Spoiled is just one of those nice "catch phrases" I found while developing so
I ran with it. Nothing bad.

------
Total_Meltdown
I stopped reading when I got to your "Comments" section:

> I don't comment every line of code, but I comment in large quantities.

Ok, I can relate to this.

> I am of the mind set that code [...]

You mean "mindset."

> [...] should speak for it self when you write proper names for what the
> variable or method actually does.

You mean "itself." Also, that's a really awkward way of saying "self-
documenting code."

> But comments are still needed outside of what I like to call Codese.

What?

> The language of coders.

This is a sentence fragment, and I know nothing more about what "Codese" is,
or why you call it that.

Proofread. Spellcheck. Read it aloud to yourself multiple times. Seriously.

------
synnik
I don't buy the skill set -- It is way too broad. Some of those skills must be
stronger than others.

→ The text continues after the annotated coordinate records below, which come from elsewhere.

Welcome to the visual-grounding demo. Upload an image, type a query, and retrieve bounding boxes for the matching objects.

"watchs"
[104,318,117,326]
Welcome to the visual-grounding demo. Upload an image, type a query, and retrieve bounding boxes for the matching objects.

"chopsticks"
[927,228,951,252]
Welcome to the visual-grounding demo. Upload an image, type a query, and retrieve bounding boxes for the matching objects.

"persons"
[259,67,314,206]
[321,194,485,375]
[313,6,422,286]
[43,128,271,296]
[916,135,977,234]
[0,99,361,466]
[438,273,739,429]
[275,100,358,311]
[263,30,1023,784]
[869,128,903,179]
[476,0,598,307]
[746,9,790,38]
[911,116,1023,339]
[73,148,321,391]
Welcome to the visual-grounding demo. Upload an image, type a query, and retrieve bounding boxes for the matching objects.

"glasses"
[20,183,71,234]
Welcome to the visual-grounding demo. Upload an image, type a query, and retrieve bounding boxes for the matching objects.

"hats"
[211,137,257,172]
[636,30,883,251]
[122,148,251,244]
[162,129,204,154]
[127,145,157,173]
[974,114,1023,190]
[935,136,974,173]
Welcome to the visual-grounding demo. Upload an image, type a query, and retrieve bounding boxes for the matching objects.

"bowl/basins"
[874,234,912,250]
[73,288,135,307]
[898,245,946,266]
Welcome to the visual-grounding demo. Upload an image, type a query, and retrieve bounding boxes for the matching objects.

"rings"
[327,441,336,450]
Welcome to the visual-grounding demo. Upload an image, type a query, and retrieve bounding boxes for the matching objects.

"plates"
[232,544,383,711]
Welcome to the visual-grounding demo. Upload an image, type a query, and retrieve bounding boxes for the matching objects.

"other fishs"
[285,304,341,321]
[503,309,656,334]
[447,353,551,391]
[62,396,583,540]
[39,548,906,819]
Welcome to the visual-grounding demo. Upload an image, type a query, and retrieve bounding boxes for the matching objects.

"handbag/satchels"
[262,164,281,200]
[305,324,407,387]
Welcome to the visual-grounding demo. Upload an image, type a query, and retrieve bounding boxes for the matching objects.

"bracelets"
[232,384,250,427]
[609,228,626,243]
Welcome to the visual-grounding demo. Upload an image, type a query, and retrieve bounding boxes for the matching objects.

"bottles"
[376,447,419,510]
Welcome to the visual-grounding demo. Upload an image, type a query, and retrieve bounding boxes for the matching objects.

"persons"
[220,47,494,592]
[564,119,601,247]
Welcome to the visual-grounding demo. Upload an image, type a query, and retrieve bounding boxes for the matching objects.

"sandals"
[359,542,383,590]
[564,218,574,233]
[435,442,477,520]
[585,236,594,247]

I have no way of knowing if you are a CSS wizard who
also does some C#, or if you spend 90% of your time doing GIS apps for iOS.
And I therefore would not even bother to call you because the resume says
nothing to me other than, "I think I can code."

------
steven_h
Rather than hoping for people to stumble across you, you should probably look
at a Who's hiring? post (<http://news.ycombinator.com/item?id=2503204>) and
Ctrl+F "remote".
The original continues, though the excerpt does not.